I think if we need to handle all these 3 diverse cases, then maybe something along the lines of having a dedicated filter operation. Adding a complex example which handles all the 3 cases.

{
  me(_uid_: 0x01) {
    friends (first: 10) {
      filter {  // intersection between 2 conditions defined within.
        type.object.name.en (anyof: ["john", "snow"])
        born.on (ge: 1990, lt: 2000)
      }
      filter {  // results are union with above filter.
        child {
          _count_ (gt: 2)
        }
      }
      relatives {
        filter {
          home.geolocation (near: {lat: 12.43, lon: -53.211, rad: 10k})
        }
      }
    }
  }
}
1 Like

@mrjn I like this syntax. Does the above implicitly do an and within the same filter and or between two filter clauses? i.e. would i interpret your query as:

(((name is any of john or snow) AND (born between 1990 and 2000)) OR (has more than 2 children)) AND (relatives home is near 10km of the given location)

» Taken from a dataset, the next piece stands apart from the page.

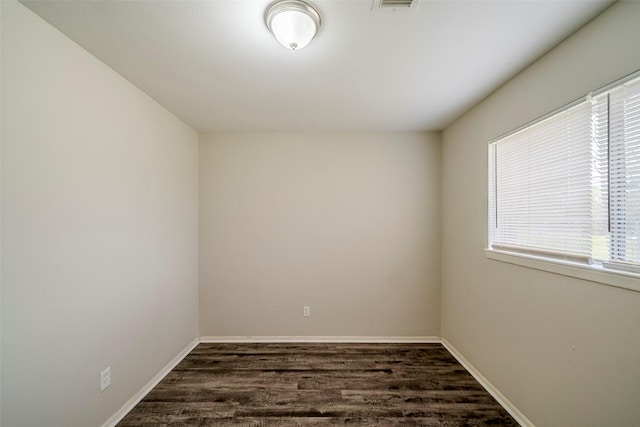 unfurnished room featuring dark hardwood / wood-style floors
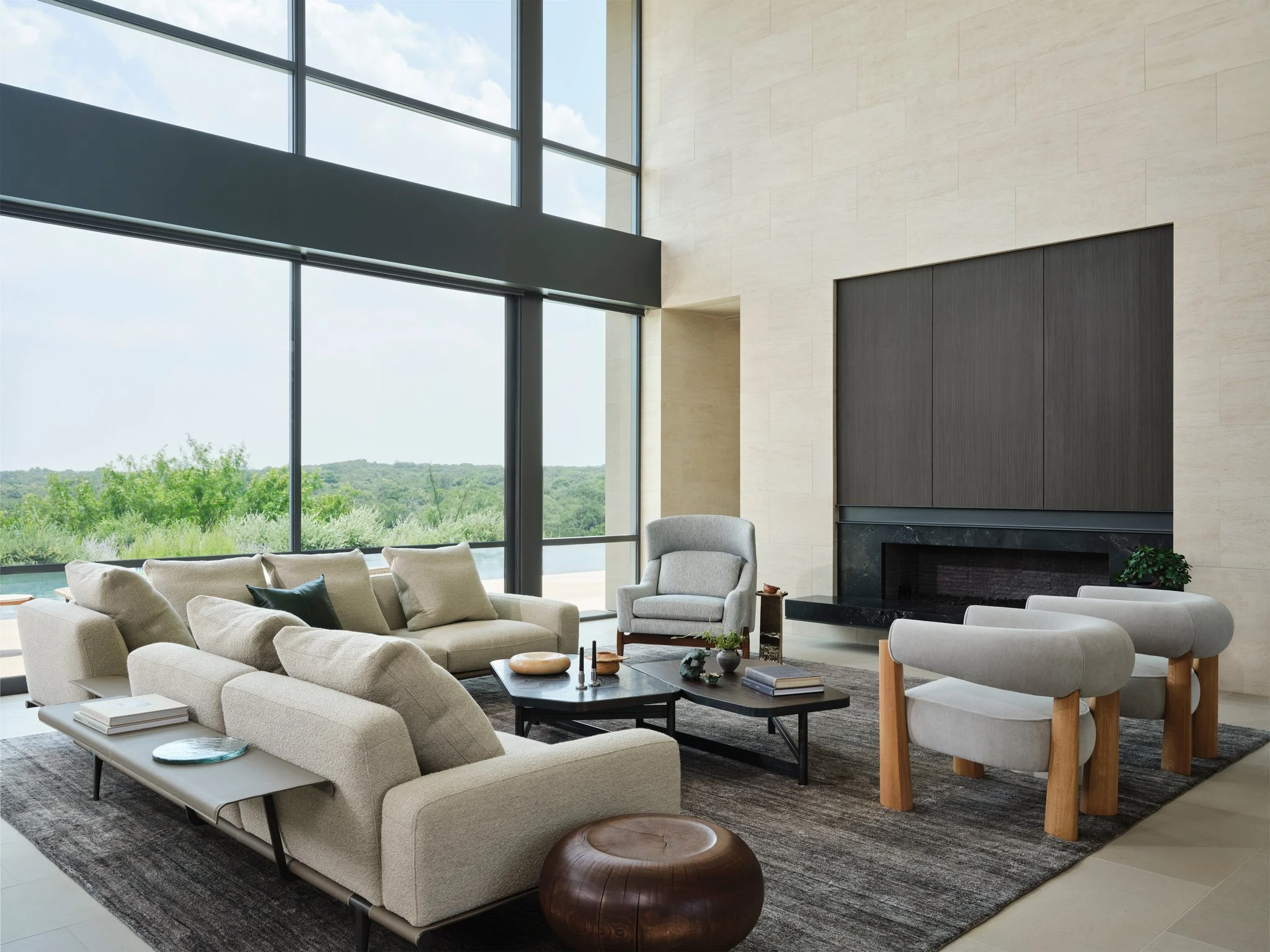 Minimal living room with low modern sofas, sculptural wood stools, and expansive glass walls overlooking the Texas Hill Country landscape. Poltrona frau, keiran kinsella, maxime boutillier chair by jens risom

So to put this syntax in context of the above examples, would my second example (finding all musical dramas where the actor was Angelina Jolie.) be rewritten as below?

{
    film.actor {
        filter {
            type.object.name.en (eq: "Angelina Jolie")
        }
        film.actor.film {
            film.performance.film {
                film.film.genre {
                    filter {
                        type.object.name.en (eq: "Musical Drama")
                    }
                }
                type.object.name.en
            }
        }
    }
}

Or am I misunderstanding the syntax?

This part is correct. Also, we only take the first 10 such results. But, relative is a just an edge out from the results of friends. So, you pick the first 10 results with the above filter, then find their relatives who live within 10km of the given geolocation.

I think yours is a bit tricky, because you aren’t starting with any node, but directly with string matching. It might be something like this:

{
  filter {
    type.object.name.en (eq: "Angelina Jolie")
  }
  film.actor.film {
    film.performance.film {
      film.film.genre {
        filter {
          type.object.name.en (eq: "Musical Drama")
        }
        type.object.name.en
      }
    }
  }
}

Note that casing would be ignored for string matches. Also, I think we can still use the query syntax I proposed above for string matching.

"(angelina & brad) | (jolie & pitt)"

I think this syntax is pretty powerful. This can also be used to do “angelina jolie”, where these two otherwise separate terms would be considered as one term, because they don’t have an operator in between.

Using

filter {
 Some.condition
}

Would violate the graphql spec that the respone should have the same pattern as the query. So that may not work well for us.

1 Like

If that is the case, then we cannot expression the query in example 2 easily (finding all musical dramas where the actor was Angelina Jolie).

Because in that query, film.genre is just an edge, and we just select all edges which have the name “Musical Drama”. But this does not affect the list of films returned (many of them will just not return the genre edge).

We need a way to limit the top level results based on the values in related vertices. Both Cypher and Gremlin support that.